* Exercise
Quote the listing below in its entirety.

* Records for the task
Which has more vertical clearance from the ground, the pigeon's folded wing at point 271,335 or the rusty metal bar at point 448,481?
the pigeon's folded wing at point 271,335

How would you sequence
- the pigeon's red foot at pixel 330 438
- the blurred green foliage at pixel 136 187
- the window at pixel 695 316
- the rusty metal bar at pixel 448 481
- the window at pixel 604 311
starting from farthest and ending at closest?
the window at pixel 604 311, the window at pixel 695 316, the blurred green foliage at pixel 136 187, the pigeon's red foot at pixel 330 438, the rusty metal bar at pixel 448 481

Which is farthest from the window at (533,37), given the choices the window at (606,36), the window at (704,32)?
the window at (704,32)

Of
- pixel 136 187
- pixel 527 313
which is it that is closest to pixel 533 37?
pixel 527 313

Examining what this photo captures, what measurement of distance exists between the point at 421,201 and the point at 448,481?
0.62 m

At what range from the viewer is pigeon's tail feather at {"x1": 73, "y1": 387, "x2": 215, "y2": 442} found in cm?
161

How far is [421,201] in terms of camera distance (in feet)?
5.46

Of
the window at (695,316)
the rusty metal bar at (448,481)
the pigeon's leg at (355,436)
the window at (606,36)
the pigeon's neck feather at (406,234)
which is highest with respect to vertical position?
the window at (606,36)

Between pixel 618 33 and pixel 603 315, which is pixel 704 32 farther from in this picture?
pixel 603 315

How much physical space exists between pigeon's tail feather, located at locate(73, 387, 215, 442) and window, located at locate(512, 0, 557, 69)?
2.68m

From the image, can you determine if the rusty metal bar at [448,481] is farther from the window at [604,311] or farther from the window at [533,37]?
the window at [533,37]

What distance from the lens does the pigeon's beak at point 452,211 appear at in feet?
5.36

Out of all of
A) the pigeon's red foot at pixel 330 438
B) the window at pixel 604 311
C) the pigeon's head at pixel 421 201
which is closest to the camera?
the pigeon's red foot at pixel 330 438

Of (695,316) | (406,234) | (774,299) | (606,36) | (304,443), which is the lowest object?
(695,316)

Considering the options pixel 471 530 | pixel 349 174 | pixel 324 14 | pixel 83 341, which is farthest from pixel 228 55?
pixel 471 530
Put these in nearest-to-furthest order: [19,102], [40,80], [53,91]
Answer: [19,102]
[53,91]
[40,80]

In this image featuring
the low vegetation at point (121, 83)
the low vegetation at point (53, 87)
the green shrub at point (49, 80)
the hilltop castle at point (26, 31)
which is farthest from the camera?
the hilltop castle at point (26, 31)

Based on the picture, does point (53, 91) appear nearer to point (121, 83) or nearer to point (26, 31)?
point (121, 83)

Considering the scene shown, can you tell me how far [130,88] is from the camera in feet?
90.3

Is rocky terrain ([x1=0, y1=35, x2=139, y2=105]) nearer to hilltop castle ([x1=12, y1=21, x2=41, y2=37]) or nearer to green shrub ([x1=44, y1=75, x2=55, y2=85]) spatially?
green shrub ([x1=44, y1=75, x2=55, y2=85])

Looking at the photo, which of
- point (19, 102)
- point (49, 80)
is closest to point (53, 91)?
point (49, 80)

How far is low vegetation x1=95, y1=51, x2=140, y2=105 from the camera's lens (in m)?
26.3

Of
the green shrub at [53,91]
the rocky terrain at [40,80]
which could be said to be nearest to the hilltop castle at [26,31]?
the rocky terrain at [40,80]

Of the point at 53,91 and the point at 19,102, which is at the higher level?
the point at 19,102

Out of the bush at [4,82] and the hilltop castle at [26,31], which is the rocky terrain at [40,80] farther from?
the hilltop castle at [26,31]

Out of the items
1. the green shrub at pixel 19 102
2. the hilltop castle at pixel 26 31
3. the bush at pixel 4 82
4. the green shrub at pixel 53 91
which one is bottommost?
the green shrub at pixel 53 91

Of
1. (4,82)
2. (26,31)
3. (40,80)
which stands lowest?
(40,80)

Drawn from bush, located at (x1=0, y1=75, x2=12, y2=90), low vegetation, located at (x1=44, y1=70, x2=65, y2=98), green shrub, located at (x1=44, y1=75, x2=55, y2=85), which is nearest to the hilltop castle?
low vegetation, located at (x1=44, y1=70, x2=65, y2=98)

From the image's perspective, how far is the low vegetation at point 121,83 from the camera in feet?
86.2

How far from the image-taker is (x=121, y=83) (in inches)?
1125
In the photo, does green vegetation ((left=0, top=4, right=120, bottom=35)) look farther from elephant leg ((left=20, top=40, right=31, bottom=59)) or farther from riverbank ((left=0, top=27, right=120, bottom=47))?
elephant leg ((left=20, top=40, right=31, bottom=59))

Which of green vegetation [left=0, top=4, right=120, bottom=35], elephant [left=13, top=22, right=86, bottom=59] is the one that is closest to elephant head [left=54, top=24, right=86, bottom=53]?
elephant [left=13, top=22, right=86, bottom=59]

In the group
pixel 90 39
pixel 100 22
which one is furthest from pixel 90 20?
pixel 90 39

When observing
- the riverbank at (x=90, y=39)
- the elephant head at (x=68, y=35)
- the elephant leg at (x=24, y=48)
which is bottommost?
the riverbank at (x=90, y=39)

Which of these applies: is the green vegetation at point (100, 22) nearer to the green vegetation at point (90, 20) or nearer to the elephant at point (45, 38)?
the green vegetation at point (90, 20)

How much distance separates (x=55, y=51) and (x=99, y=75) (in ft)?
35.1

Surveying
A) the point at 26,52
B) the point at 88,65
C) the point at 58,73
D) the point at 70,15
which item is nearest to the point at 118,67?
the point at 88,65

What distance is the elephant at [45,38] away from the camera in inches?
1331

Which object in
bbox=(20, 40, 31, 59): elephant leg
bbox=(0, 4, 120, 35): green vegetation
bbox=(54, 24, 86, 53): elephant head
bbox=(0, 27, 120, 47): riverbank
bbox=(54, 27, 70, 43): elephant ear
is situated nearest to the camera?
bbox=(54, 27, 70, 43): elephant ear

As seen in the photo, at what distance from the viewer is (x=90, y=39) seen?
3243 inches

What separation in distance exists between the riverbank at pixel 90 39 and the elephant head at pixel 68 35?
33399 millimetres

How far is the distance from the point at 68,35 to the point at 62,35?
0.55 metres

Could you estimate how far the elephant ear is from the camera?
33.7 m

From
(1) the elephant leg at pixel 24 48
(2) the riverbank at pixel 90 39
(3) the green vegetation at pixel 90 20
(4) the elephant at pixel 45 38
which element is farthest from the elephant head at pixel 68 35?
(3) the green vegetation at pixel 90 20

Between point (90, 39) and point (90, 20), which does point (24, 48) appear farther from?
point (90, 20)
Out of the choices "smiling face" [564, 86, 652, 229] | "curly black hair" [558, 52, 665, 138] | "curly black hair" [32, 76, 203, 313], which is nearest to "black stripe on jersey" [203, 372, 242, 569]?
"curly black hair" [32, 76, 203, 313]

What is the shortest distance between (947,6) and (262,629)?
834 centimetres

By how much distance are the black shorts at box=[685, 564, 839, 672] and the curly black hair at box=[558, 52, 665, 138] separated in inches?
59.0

* Solved problem
Which has more vertical clearance from the ground, the pigeon's folded wing at point 271,335 or the rusty metal bar at point 448,481?
the pigeon's folded wing at point 271,335

How would you sequence
- the pigeon's red foot at pixel 330 438
- the blurred green foliage at pixel 136 187
- the window at pixel 695 316
- the rusty metal bar at pixel 448 481
- the window at pixel 604 311
starting from farthest and ending at closest?
the window at pixel 604 311, the window at pixel 695 316, the blurred green foliage at pixel 136 187, the pigeon's red foot at pixel 330 438, the rusty metal bar at pixel 448 481

Which is farthest from the window at (533,37), given the choices the window at (606,36), the window at (704,32)?
the window at (704,32)

Of
- pixel 136 187
- pixel 527 313
which is it that is closest to pixel 533 37?
pixel 527 313

Examining what this photo captures, what measurement of distance exists between the point at 421,201 and the point at 448,481?
0.62 m

At what range from the viewer is pigeon's tail feather at {"x1": 73, "y1": 387, "x2": 215, "y2": 442} found in cm?
161

How far is [421,201] in terms of camera distance (in feet)?
5.46

Of
the window at (695,316)
the rusty metal bar at (448,481)
the pigeon's leg at (355,436)
the window at (606,36)
the pigeon's neck feather at (406,234)
which is highest with respect to vertical position?
the window at (606,36)

Between pixel 618 33 and pixel 603 315, which is pixel 704 32 farther from in this picture?
pixel 603 315

How much physical space exists between pigeon's tail feather, located at locate(73, 387, 215, 442) and window, located at locate(512, 0, 557, 69)?
2.68m

From the image, can you determine if the rusty metal bar at [448,481] is farther from the window at [604,311] or farther from the window at [533,37]?
the window at [533,37]

What distance from the lens does the pigeon's beak at point 452,211 appear at in feet?
5.36

Out of all of
A) the pigeon's red foot at pixel 330 438
B) the window at pixel 604 311
C) the pigeon's head at pixel 421 201
which is closest to the camera?
the pigeon's red foot at pixel 330 438

Of (695,316) | (406,234) | (774,299) | (606,36) | (304,443), which is the lowest object?
(695,316)

Considering the options pixel 471 530 | pixel 349 174 | pixel 324 14 | pixel 83 341, which is farthest from pixel 228 55?
pixel 471 530
Put these in nearest-to-furthest order: [19,102], [40,80], [53,91]
Answer: [19,102]
[53,91]
[40,80]

In this image featuring
the low vegetation at point (121, 83)
the low vegetation at point (53, 87)
the green shrub at point (49, 80)
the hilltop castle at point (26, 31)
which is farthest from the camera?
the hilltop castle at point (26, 31)

Based on the picture, does point (53, 91) appear nearer to point (121, 83) or nearer to point (26, 31)?
point (121, 83)

Considering the scene shown, can you tell me how far [130,88] is from the camera in feet?
90.3

Is rocky terrain ([x1=0, y1=35, x2=139, y2=105]) nearer to hilltop castle ([x1=12, y1=21, x2=41, y2=37]) or nearer to green shrub ([x1=44, y1=75, x2=55, y2=85]) spatially?
green shrub ([x1=44, y1=75, x2=55, y2=85])

Looking at the photo, which of
- point (19, 102)
- point (49, 80)
is closest to point (53, 91)?
point (49, 80)

How far is low vegetation x1=95, y1=51, x2=140, y2=105 from the camera's lens (in m)?
26.3

Of
the green shrub at [53,91]
the rocky terrain at [40,80]
which could be said to be nearest to the hilltop castle at [26,31]?
the rocky terrain at [40,80]

Of the point at 53,91 and the point at 19,102, which is at the higher level?
the point at 19,102

Out of the bush at [4,82] and the hilltop castle at [26,31], which is the rocky terrain at [40,80] farther from?
the hilltop castle at [26,31]

Out of the items
1. the green shrub at pixel 19 102
2. the hilltop castle at pixel 26 31
3. the bush at pixel 4 82
4. the green shrub at pixel 53 91
which one is bottommost?
the green shrub at pixel 53 91

Of
1. (4,82)
2. (26,31)
3. (40,80)
which stands lowest?
(40,80)

Drawn from bush, located at (x1=0, y1=75, x2=12, y2=90), low vegetation, located at (x1=44, y1=70, x2=65, y2=98), green shrub, located at (x1=44, y1=75, x2=55, y2=85), which is nearest to the hilltop castle?
low vegetation, located at (x1=44, y1=70, x2=65, y2=98)

From the image's perspective, how far is the low vegetation at point 121,83 from the camera in feet?
86.2

How far from the image-taker is (x=121, y=83) (in inches)?
1125
In the photo, does green vegetation ((left=0, top=4, right=120, bottom=35)) look farther from elephant leg ((left=20, top=40, right=31, bottom=59)) or farther from riverbank ((left=0, top=27, right=120, bottom=47))?
elephant leg ((left=20, top=40, right=31, bottom=59))

Which of green vegetation [left=0, top=4, right=120, bottom=35], elephant [left=13, top=22, right=86, bottom=59] is the one that is closest to elephant head [left=54, top=24, right=86, bottom=53]?
elephant [left=13, top=22, right=86, bottom=59]

In the group
pixel 90 39
pixel 100 22
which one is furthest from pixel 90 20?
pixel 90 39

When observing
- the riverbank at (x=90, y=39)
- the elephant head at (x=68, y=35)
- the elephant leg at (x=24, y=48)
which is bottommost?
the riverbank at (x=90, y=39)

Which of these applies: is the green vegetation at point (100, 22) nearer to the green vegetation at point (90, 20) or nearer to the elephant at point (45, 38)?
the green vegetation at point (90, 20)

How much distance separates (x=55, y=51) and (x=99, y=75) (in ft)?
35.1

Surveying
A) the point at 26,52
B) the point at 88,65
C) the point at 58,73
D) the point at 70,15
which item is nearest to the point at 118,67?
the point at 88,65

What distance is the elephant at [45,38] away from the camera in inches?
1331

Which object in
bbox=(20, 40, 31, 59): elephant leg
bbox=(0, 4, 120, 35): green vegetation
bbox=(54, 24, 86, 53): elephant head
bbox=(0, 27, 120, 47): riverbank
bbox=(54, 27, 70, 43): elephant ear
is situated nearest to the camera?
bbox=(54, 27, 70, 43): elephant ear

As seen in the photo, at what distance from the viewer is (x=90, y=39) seen?
3243 inches

What separation in distance exists between the riverbank at pixel 90 39 and the elephant head at pixel 68 35?
33399 millimetres

How far is the distance from the point at 68,35 to the point at 62,35?
0.55 metres

Could you estimate how far the elephant ear is from the camera?
33.7 m

From
(1) the elephant leg at pixel 24 48
(2) the riverbank at pixel 90 39
(3) the green vegetation at pixel 90 20
(4) the elephant at pixel 45 38
which element is farthest from the elephant head at pixel 68 35?
(3) the green vegetation at pixel 90 20

Between point (90, 39) and point (90, 20), which does point (24, 48) appear farther from?
point (90, 20)
Out of the choices "smiling face" [564, 86, 652, 229] | "curly black hair" [558, 52, 665, 138] | "curly black hair" [32, 76, 203, 313], which is nearest to "black stripe on jersey" [203, 372, 242, 569]?
"curly black hair" [32, 76, 203, 313]

What is the shortest distance between (947,6) and (262,629)?
834 centimetres

By how much distance are the black shorts at box=[685, 564, 839, 672] and the curly black hair at box=[558, 52, 665, 138] separated in inches?
59.0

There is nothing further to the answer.